Data extract
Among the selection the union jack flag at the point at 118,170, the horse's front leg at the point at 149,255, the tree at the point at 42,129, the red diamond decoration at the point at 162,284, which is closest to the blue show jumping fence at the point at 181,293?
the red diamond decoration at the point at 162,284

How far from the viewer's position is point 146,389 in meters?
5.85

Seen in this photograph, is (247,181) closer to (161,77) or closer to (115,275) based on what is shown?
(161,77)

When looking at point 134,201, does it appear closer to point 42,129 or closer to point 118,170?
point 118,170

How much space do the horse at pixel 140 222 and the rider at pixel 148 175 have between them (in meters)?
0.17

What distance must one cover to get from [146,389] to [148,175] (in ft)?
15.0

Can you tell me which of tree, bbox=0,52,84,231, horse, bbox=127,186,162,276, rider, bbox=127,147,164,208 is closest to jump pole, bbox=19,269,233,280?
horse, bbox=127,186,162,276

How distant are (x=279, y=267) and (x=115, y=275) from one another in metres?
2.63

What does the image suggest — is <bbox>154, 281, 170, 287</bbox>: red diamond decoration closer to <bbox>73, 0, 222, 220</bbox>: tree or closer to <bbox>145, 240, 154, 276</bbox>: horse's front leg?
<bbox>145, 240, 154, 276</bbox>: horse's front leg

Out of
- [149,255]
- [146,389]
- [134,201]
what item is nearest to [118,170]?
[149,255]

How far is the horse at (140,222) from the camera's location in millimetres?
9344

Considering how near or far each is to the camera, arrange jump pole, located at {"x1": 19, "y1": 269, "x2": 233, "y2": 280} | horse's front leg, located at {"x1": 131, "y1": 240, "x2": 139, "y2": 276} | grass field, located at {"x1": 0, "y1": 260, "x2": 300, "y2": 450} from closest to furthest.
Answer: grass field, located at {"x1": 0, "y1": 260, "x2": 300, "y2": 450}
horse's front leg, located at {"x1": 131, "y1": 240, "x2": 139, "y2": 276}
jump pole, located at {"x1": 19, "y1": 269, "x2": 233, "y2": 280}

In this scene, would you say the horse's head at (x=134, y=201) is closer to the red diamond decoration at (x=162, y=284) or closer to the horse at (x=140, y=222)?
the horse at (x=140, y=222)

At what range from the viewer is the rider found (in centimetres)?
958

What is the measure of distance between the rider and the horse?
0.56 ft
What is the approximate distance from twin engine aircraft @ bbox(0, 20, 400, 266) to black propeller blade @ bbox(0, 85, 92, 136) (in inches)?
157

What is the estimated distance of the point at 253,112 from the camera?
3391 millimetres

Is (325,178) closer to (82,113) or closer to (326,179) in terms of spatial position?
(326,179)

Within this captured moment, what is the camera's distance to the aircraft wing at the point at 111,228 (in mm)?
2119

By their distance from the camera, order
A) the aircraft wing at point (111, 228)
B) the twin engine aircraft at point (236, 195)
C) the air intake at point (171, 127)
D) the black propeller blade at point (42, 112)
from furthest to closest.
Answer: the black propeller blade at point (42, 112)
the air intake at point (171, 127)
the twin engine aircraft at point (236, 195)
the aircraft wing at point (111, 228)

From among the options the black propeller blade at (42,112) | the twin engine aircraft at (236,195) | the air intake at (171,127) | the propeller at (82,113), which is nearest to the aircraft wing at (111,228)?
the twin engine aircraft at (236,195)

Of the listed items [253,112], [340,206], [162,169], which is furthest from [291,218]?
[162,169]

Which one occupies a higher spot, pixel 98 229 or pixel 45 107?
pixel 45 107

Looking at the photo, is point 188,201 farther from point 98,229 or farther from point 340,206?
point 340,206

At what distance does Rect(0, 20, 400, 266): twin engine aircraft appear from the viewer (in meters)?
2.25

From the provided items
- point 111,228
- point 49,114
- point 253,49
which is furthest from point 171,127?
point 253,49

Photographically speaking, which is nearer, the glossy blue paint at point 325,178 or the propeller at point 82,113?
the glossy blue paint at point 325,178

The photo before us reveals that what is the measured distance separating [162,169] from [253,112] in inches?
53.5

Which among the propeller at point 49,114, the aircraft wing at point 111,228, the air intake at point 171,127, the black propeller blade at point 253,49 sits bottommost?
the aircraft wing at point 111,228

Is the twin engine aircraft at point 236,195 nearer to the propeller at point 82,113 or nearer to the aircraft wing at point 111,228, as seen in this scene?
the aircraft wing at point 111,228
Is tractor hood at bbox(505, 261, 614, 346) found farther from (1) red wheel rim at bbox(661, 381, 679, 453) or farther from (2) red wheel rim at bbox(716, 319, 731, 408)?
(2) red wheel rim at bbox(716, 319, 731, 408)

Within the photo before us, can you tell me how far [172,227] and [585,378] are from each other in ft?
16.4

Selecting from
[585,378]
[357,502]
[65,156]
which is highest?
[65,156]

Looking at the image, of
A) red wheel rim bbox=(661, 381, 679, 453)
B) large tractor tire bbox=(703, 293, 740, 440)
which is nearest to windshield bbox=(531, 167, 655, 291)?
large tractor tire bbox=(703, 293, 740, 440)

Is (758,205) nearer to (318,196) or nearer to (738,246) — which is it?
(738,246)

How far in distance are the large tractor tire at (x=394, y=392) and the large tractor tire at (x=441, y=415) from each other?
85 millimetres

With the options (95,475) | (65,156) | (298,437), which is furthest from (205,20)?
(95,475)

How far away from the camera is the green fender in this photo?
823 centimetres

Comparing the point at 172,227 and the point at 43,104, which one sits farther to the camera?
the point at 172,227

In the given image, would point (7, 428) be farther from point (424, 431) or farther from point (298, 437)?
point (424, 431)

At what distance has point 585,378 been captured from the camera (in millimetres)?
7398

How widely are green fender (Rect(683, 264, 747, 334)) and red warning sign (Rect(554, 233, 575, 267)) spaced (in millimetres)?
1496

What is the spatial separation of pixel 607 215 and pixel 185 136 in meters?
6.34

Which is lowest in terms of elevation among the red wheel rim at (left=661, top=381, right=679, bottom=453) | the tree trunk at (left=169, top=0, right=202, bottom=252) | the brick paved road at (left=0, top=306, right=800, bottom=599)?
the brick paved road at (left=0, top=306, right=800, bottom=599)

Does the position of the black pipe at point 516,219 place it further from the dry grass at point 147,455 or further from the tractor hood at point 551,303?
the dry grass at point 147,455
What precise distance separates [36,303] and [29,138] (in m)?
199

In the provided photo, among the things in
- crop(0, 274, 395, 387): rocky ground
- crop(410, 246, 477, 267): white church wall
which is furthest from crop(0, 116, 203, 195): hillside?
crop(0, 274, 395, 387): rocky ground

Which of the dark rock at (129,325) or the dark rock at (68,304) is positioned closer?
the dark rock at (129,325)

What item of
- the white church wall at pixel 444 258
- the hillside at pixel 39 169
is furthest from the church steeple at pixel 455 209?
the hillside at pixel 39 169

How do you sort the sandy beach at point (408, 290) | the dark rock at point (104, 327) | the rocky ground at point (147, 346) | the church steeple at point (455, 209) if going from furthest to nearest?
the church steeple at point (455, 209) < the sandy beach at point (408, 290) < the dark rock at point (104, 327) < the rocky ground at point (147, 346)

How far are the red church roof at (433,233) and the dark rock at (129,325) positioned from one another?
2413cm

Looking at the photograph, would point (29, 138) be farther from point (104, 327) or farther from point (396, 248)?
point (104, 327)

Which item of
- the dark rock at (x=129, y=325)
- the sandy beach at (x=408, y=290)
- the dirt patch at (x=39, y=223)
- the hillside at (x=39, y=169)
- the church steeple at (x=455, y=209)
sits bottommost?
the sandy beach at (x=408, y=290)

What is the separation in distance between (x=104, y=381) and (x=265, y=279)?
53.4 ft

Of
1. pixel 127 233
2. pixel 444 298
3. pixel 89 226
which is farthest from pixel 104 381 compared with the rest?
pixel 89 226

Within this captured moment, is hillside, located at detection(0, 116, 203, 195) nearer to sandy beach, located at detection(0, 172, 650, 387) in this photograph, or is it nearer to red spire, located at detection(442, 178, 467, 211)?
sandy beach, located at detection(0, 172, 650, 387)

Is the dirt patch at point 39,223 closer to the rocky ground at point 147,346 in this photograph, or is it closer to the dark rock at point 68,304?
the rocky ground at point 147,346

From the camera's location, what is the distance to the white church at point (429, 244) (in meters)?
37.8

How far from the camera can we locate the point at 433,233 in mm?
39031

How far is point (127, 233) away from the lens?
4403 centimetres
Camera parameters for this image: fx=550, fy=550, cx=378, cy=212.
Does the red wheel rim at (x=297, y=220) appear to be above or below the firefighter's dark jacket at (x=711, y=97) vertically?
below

What is needed
Reproduce word for word the rows above, from the line containing "What is the separation" through the last row, both ends included.

Task output
What is the separation in distance between (x=104, y=381) and (x=265, y=279)?
53.4 ft

Of
1. pixel 127 233
2. pixel 444 298
3. pixel 89 226
which is farthest from pixel 104 381 compared with the rest?
pixel 89 226

Within this captured moment, is hillside, located at detection(0, 116, 203, 195) nearer to sandy beach, located at detection(0, 172, 650, 387) in this photograph, or is it nearer to red spire, located at detection(442, 178, 467, 211)?
sandy beach, located at detection(0, 172, 650, 387)

Is the dirt patch at point 39,223 closer to the rocky ground at point 147,346 in this photograph, or is it closer to the dark rock at point 68,304?
the rocky ground at point 147,346

From the camera's location, what is the distance to the white church at point (429, 244) (in meters)?
37.8

How far from the camera can we locate the point at 433,233 in mm?
39031

How far is point (127, 233) away from the lens?
4403 centimetres
Camera parameters for this image: fx=550, fy=550, cx=378, cy=212.
Does the red wheel rim at (x=297, y=220) appear to be above or below the firefighter's dark jacket at (x=711, y=97) vertically?
below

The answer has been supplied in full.